● Stated exercise 1:
Answer these questions from the passage on the SDF:
(a) Which three SDF commanders were named to lead the division and brigades?
(b) Which country does the area east of the Euphrates River border?
(c) What did Damascus do with the SDF's initial proposal?

● Reading passage:
---
One of the thorniest issues — the merger of the SDF’s US-trained multiethnic, mixed-gender forces with the Syrian National Army — appeared to be partially addressed last month, when Kobane announced that Damascus had agreed to the establishment of one division and two brigades composed of SDF forces, which would remain deployed in the Kurdish-run third of the country.

Al Arabiya, citing unnamed Syrian Kurdish officials, reported on Wednesday that the SDF had named three SDF commanders to take up positions in the Ministry of Defense to lead the division and “at least two brigades.” The commanders were identified as Luqman Khalil, Jiya Kobani and Jamil Kobani. SDF officials could not be reached for comment. 

The announcement suggests that a compromise of sorts may be in the works, whereby in exchange for preserving homogeneous SDF units under the overall command of the Ministry of Defense, the SDF will allow government forces to enter the parts of the oil-rich province of Deir ez-Zor that remain under its control. The area that falls to the east of the Euphrates River is hugely strategic because it borders Iraq, where Iran-backed Shiite militias continue to hold sway. However, a senior SDF source who spoke on condition of anonymity to Al-Monitor on Wednesday said that “nothing has changed.”

The SDF had initially proposed to let government forces and bureaucrats in, but only if power would be shared and SDF commanders would retain their positions. That proposal was rejected by Damascus.
---
(Data items)
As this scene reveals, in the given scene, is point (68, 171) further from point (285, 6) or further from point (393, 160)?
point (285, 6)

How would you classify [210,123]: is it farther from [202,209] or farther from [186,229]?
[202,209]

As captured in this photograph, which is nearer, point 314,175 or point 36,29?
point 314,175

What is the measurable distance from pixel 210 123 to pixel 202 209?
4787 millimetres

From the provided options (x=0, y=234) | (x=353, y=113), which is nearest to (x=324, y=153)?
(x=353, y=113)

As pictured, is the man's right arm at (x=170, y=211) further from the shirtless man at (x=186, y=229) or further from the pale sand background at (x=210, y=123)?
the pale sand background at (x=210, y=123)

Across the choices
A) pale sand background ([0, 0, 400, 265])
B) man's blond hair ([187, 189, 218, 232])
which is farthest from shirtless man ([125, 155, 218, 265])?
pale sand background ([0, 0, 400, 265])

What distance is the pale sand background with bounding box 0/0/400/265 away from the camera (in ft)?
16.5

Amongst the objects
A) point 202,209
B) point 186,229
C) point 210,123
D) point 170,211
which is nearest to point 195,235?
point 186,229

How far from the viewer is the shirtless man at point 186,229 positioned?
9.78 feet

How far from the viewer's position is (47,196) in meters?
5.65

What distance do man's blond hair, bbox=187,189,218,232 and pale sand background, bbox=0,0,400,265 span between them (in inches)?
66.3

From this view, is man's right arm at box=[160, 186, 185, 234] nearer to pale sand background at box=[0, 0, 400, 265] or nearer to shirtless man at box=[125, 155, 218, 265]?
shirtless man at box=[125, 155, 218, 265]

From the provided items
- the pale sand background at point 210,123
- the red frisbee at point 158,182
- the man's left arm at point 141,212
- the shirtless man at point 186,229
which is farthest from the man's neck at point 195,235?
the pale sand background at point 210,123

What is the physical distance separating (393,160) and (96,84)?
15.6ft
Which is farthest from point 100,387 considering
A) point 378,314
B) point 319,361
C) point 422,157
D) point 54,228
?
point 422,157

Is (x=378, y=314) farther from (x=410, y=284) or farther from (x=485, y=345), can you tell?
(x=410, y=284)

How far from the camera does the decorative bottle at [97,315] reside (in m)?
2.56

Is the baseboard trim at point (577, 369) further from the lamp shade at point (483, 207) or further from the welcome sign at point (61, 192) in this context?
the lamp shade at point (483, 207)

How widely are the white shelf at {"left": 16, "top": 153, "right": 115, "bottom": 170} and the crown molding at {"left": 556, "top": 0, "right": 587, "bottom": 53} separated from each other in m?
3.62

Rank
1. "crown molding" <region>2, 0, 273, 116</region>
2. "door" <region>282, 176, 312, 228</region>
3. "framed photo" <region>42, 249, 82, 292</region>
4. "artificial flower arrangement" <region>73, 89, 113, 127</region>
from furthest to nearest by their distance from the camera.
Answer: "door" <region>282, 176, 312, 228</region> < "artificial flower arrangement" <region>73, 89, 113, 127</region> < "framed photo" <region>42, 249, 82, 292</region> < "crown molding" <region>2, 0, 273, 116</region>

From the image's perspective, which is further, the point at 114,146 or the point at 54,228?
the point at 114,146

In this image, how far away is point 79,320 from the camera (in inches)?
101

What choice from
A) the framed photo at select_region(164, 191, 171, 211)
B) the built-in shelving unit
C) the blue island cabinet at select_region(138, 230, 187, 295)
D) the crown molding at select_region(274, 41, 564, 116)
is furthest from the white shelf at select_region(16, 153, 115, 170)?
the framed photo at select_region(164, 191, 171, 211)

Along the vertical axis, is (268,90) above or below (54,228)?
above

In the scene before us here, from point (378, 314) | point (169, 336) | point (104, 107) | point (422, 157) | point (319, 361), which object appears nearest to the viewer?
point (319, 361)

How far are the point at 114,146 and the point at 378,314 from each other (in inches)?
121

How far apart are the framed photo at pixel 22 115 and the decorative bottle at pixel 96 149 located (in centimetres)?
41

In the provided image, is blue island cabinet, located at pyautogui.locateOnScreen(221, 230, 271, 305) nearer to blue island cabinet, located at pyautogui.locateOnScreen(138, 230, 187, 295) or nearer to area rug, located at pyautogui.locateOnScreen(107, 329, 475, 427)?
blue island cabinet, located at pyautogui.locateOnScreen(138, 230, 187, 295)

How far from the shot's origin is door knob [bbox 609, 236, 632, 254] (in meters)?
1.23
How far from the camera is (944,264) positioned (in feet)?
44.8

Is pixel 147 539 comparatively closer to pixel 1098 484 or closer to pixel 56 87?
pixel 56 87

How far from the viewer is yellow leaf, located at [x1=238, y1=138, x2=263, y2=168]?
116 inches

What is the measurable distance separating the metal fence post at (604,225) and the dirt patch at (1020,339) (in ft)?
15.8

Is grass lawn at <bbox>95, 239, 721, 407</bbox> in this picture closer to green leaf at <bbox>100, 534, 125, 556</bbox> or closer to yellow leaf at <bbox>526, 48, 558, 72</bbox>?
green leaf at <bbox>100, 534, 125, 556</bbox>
---
● Stated exercise 2:
Lay out the data items from the line holding "How far are" through the last line of the data items, inclusive, as a JSON list of strings with one string per line, leaving out blank lines.

● Written solution 1:
(a) Luqman Khalil, Jiya Kobani and Jamil Kobani
(b) Iraq
(c) It rejected the proposal.

● Written solution 2:
[
  "How far are the point at 114,146 and the point at 378,314 from each other (in inches)?",
  "121",
  "How far apart are the framed photo at pixel 22 115 and the decorative bottle at pixel 96 149 located (in centimetres)?",
  "41",
  "In the provided image, is blue island cabinet, located at pyautogui.locateOnScreen(221, 230, 271, 305) nearer to blue island cabinet, located at pyautogui.locateOnScreen(138, 230, 187, 295) or nearer to area rug, located at pyautogui.locateOnScreen(107, 329, 475, 427)?",
  "blue island cabinet, located at pyautogui.locateOnScreen(138, 230, 187, 295)",
  "How far from the shot's origin is door knob [bbox 609, 236, 632, 254] (in meters)?",
  "1.23",
  "How far from the camera is (944,264) positioned (in feet)?",
  "44.8",
  "Is pixel 147 539 comparatively closer to pixel 1098 484 or closer to pixel 56 87?",
  "pixel 56 87",
  "How far from the viewer is yellow leaf, located at [x1=238, y1=138, x2=263, y2=168]?",
  "116 inches",
  "What is the measurable distance separating the metal fence post at (604,225) and the dirt patch at (1020,339) (in ft)?",
  "15.8",
  "Is grass lawn at <bbox>95, 239, 721, 407</bbox> in this picture closer to green leaf at <bbox>100, 534, 125, 556</bbox> or closer to yellow leaf at <bbox>526, 48, 558, 72</bbox>?",
  "green leaf at <bbox>100, 534, 125, 556</bbox>"
]